Pesquisas preliminares

Entre os anos 2000 e 2010 a equipe de Jean-Luc Martinot analisou um grupo de adultos, todos ex-alcoolatras que passaram por um processo de desintoxicação no hospital. Os especialistas realizaram uma série de exames cerebrais para avaliar suas estruturas cerebrais e dados como a quantidade de massa cinzenta, que contém o corpo celular do neurônio, e a qualidade da substância branca – fibras nervosas que conectam diferentes partes do cérebro. Os pesquisadores concluíram que esses adultos, todos inseridos socialmente e curados, ainda apresentavam modificações estruturais que persistiam depois do tratamento.

“Esperávamos encontrar uma relação entre a quantidade de álcool consumida e modificações da estrutura cerebral. Mas, na verdade, não foi o que encontramos. O que detectamos foi uma correlação entre as sequelas da dependência ao álcool na idade adulta, a quantidade de massa cinzenta ou substância branca e a idade em que começaram a consumir bebida alcoólica – o primeiro porre ou apagão”, diz o neurocientista francês.

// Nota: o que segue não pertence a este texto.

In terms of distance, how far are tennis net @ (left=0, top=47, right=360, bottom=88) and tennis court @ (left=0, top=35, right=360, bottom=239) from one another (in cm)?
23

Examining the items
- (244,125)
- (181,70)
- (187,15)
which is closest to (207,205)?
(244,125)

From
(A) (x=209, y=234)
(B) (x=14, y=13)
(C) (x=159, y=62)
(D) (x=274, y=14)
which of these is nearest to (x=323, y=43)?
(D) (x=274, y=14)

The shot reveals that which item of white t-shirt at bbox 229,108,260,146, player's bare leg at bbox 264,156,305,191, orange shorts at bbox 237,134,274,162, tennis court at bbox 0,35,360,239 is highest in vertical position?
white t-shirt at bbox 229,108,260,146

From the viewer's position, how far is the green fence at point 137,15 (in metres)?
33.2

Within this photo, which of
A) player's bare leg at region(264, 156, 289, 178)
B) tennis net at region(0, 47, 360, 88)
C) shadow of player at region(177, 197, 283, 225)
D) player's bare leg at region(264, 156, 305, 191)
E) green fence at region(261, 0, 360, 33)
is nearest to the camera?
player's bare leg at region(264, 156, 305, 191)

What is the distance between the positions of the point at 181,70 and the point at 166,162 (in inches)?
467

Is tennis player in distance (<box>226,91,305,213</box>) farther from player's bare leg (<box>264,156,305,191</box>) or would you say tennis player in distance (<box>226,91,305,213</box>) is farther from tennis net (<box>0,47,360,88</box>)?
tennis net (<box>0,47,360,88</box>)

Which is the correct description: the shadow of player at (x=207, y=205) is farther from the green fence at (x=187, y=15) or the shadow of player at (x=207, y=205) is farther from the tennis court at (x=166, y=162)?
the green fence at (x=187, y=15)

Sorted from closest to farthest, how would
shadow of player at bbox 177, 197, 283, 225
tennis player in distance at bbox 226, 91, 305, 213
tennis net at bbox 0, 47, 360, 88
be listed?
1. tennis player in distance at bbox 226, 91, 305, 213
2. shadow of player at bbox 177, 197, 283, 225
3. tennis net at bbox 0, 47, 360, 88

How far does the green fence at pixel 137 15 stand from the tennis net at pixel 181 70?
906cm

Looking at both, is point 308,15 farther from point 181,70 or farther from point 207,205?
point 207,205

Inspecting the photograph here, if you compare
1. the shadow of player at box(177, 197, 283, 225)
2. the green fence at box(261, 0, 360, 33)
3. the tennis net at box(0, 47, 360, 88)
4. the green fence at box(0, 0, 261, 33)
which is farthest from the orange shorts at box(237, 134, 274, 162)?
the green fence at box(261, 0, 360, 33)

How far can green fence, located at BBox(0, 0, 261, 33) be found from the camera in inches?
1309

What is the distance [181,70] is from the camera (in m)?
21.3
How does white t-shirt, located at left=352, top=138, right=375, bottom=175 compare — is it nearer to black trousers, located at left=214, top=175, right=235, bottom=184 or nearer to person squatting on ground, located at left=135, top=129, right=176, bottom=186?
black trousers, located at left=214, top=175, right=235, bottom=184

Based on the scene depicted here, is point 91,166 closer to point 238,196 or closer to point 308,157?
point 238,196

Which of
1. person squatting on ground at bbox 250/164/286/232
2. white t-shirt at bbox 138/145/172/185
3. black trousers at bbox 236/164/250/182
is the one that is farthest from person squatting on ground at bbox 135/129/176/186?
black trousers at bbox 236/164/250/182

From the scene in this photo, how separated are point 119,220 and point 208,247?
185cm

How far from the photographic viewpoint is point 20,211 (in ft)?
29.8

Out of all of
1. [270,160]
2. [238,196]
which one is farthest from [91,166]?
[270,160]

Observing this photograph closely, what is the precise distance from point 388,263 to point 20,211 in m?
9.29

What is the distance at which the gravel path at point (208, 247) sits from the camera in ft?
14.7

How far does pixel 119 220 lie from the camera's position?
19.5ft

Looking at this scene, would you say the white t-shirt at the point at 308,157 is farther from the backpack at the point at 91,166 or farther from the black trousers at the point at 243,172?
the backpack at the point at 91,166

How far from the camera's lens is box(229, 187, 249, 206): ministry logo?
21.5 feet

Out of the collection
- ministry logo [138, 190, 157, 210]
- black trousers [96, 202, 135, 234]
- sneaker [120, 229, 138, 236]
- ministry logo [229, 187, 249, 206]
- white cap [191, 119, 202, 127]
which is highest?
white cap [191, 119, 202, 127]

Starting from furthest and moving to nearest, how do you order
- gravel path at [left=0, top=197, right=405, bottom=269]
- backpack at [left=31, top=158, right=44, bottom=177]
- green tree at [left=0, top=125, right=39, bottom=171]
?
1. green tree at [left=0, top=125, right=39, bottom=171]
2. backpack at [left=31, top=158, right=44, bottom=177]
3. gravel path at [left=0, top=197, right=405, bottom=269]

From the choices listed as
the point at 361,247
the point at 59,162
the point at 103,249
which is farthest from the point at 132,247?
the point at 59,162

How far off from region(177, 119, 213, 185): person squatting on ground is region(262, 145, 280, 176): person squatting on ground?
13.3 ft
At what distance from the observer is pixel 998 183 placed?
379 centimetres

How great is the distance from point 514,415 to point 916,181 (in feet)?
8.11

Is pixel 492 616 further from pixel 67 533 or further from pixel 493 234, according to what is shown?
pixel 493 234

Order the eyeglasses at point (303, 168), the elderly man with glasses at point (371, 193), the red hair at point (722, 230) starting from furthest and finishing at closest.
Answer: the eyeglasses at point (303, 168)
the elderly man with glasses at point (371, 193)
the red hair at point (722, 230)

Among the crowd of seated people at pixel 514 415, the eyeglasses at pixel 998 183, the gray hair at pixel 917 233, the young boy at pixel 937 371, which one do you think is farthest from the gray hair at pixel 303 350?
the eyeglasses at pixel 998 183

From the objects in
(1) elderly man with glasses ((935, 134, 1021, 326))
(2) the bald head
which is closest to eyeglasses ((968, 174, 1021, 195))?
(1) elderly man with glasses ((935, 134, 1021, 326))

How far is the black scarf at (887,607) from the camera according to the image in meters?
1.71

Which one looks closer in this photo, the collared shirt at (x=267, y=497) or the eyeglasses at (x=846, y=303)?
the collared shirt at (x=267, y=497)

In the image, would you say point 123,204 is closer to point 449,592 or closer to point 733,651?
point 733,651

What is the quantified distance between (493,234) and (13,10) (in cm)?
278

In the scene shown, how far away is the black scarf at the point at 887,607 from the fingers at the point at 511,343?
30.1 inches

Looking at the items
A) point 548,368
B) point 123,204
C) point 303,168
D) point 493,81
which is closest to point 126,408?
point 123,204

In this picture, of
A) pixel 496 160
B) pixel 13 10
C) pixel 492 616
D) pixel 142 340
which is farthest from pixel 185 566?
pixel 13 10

A equipe notou que as modificações cerebrais eram mais consequentes se o consumo de álcool tivesse começado a uma idade precoce, na adolescência. Essa primeira pesquisa, diz, mostrou os efeitos nefastos da bebida alcoólica para os cérebros dos adolescentes.

Com essa informação nas mãos, os cientistas então começaram a examinar os adolescentes de cerca de 14 anos que consumiam regularmente, mas há pouco tempo. “Tentamos verificar se, no cérebro desses adolescentes poderíamos identificar modificações como aquelas observadas nos adultos. Utilizamos uma técnica especifica de ressonância magnética, que chamamos de ressonância magnética de difusão. Ela mede integralmente a substância branca, os feixes de fibra branca”, descreve.

A equipe selecionou jovens que bebiam grandes quantidades de álcool diariamente e descobriu, com surpresa, que o cérebro deles apresentava as mesmas anomalias dos pacientes alcoólatras que tinham passado por um processo de desintoxicação. Os especialistas também tentaram avaliar se essas modificações cerebrais tinham alguma relação com o chamado sistema de recompensa, envolvido no processo que desencadeia as dependências químicas. E foi o caso. “Eles são hipersensíveis a tudo que pode dar prazer, e isso pode ser o caso para outros tipos de dependência”, observa. O valor do estudo é que ele mostra que esses jovens tem uma propensão maior à busca pelo prazer imediato, um perfil que favorece o vício.

Propensão à dependência

A pesquisa também buscou detectar se havia uma propensão à dependência antes mesmo de os adolescentes experimentarem o álcool. Para isso, a equipe examinou jovens que ainda não eram alcoólatras crônicos aos 14 anos, mas se tornaram dependentes aos 16 anos. Os pesquisadores descobriram que eles apresentavam as mesmas modificações cerebrais aos 14 anos do que aqueles que eram dependentes, antes mesmo de desenvolver a doença. “E um argumento importante a favor da pré-existência de uma propensão”, conclui.

De acordo com o neurocientista, a maioria dos pais não sabe que os adolescentes estão consumindo álcool em grande quantidade. Um dos grandes desafios, desta maneira, é discutir novos métodos de prevenção, direcionados aos adolescentes que estão em situação de risco. “Não serve para nada tentar atingir todos os adolescentes. Isso pode ter um efeito contrário e incitar o consumo entre aqueles que tem o gosto pelo proibido. Uma mensagem “universal”, é inútil”, diz. Este, aliás, é o objeto de um outro estudo realizado no laboratório do pesquisador francês, que busca detectar alvos neuro-cognitivos que tornariam os adolescentes que correm o risco de se tornarem dependentes mais sensíveis às mensagens de prevenção.